New focus on Israeli WMD after Syria CW deal

New focus on Israeli WMD after Syria CW deal

Recent efforts to force Syria dismantle its chemical weapons will likely fuel lingering complaints of Muslim and Arab nations about Israeli-held Weapons of Mass Destruction (WMD), including chemical and nuclear warheads.

The release of recently declassified CIA documents suggesting that the Israeli regime secretly built up its own stockpile of chemical and biological weapons decades ago further add to the urgency of looking into the widely suspected Israeli arsenal of WMD, according to an RT article published Saturday.

“Both Russia and the US are likely to ask Israel to dismantle its stocks,” the article by Ivan Fursov speculates, pointing to Syrian insistence that its estimated 1,000-ton chemical weapons stockpile served merely as a deterrent against a military confrontation with the heavily armed and US-backed Israel regime.

“The chemical weapons in Syria are a mere deterrence against the Israeli nuclear arsenal,” Syria’s Permanent UN Representative Bashar Jaafari said last Thursday, referring to the declassified CIA report on Tel Aviv’s chemical weapons program.

“It’s a deterrent weapon and now the time has come for the Syrian government to join the CWC as a gesture to show our willingness to be against all weapons of mass destruction,” he further emphasized.

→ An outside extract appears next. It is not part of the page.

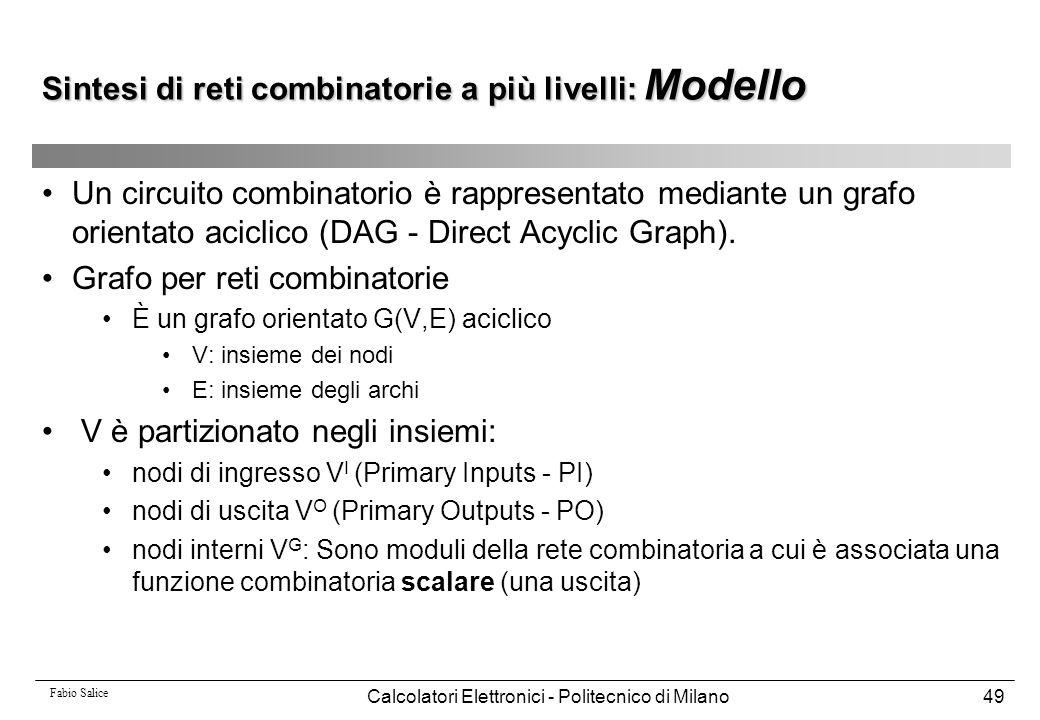 Fabio Salice Calcolatori Elettronici - Politecnico di Milano49 Un circuito combinatorio è rappresentato mediante un grafo orientato aciclico (DAG - Di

Jaafari then underlined that “the main danger of WMD is the Israeli nuclear arsenal,” stressing that the Tel Aviv regime also possesses chemical weapons but “nobody is speaking about that.”

According to the secret 1983 CIA intelligence estimate obtained and published recently by US-based Foreign Policy (FP) Magazine, American surveillance satellites uncovered in 1982 “a probable CW [chemical weapon] nerve agent production facility and a storage facility… at the Dimona Sensitive Storage Area in the Negev Desert.”

“Other CW production is believed to exist within a well-developed Israeli chemical industry,” the document further adds.
According to FP, US intelligence agencies are almost certain that the Israeli regime possesses a stockpile of nuclear weapons that it developed in the 1960s and 1970s [with reported assistance from US and France] as part of what the magazine describes as “its defense against a possible attack from Arab neighbors.”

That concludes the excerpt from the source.